Lights and shadows in intellectual property

On April 26, World Intellectual Property Day was celebrated, whose main objective is to highlight the importance and contribution of Intellectual Property rights in the promotion of innovation and creativity.
There is consensus that the adequate protection of Intellectual Property is a fundamental engine in social and economic development. For this reason, it is necessary to have robust systems and institutions that facilitate and encourage innovation, as well as that constitute tools that ensure the holders of Intellectual Property rights a correct remuneration of the benefits derived from the exploitation of these. In other words, clear rules and adequate protection for creators and inventors are required.
However, in the particular case of Chile, this year World Intellectual Property Day coincides with the upcoming entry into force of two initiatives that come to modernize our Intellectual Property system and adjust to international standards in this area.
In the first place, during the year 2021, an amendment to Law 19,039 on Industrial Property was published in the Official Gazette, which aims to modernize this regulation, especially in the field of trademarks, patents and industrial designs.
In this way, new types of trademarks are incorporated into our legislation that allow us to protect the so-called “non-traditional brands“, such as olfactory marks, three-dimensional marks, moving marks and tactile marks.
Also, it is relevant to highlight the incorporation of the institution of the expiration of a trademark for its lack of use, especially considering that Chile was one of the few countries in the world in which a requirement for the use of registered trademarks was not established. With this new scenario, registered trademarks that are not used in the national market for a period of 5 years will be vulnerable to interested third parties that may require their expiration.
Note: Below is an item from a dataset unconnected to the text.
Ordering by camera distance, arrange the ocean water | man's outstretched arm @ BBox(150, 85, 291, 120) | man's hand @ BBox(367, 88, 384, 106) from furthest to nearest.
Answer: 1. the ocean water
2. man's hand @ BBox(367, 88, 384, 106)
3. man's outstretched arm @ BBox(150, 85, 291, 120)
In the case of patents for inventions, the so-called “provisional patents” that allow to require the protection on an invention without having all the antecedents and granting a period of 12 months for the interested party to present the application for a definitive patent, preserving the priority date of the provisional one.
The new regulations also incorporate an abbreviated procedure for depositing designs through which their protection is streamlined.
Secondly, on April 4, Chile deposited the instrument of accession to the Madrid Protocol with the World Intellectual Property Organization (WIPO). This system is an alternative for the international registration of trademarks in one or more of the 126 countries that are currently members of this system. In other words, domestic applicants will be able to require the registration of their trademark abroad in a centralized manner, in a single language and by paying a single set of fees. Similarly, foreign trademark owners may extend their protection to Chile.
The Madrid Protocol will be implemented and available for use in Chile from July 4. Before that date, it is also expected that the amendments to our Industrial Property Law will enter into force.
All the changes described above constitute a significant advance in the protection of Intellectual Property in our country, allowing not only to modernize our legislation in this area, but also by establishing incentives in research and development, which brings benefits and economic growth.
However, these initiatives can be severely overshadowed if at the constitutional level a vision is adopted to consider Intellectual Property as an obstacle to innovation and access to culture. In this same sense, the fact that Intellectual Property rights grant their owner an exclusive right over an intangible asset, for a period, cannot be seen as an obstacle to cultural development and innovation, but, on the contrary, is an effective legal mechanism for its incentive.   
In this way, more than ever in Chile we celebrate World Intellectual Property Day as an exceptional occasion to reiterate the importance of this matter in social and economic development, as well as being an opportunity to reflect on the relevance of precautionary and not discourage our Prop system.Intellectual iedad in Chile.

The content expressed in this opinion column is the sole responsibility of its author, and does not necessarily reflect the editorial line or position of El Mostrador.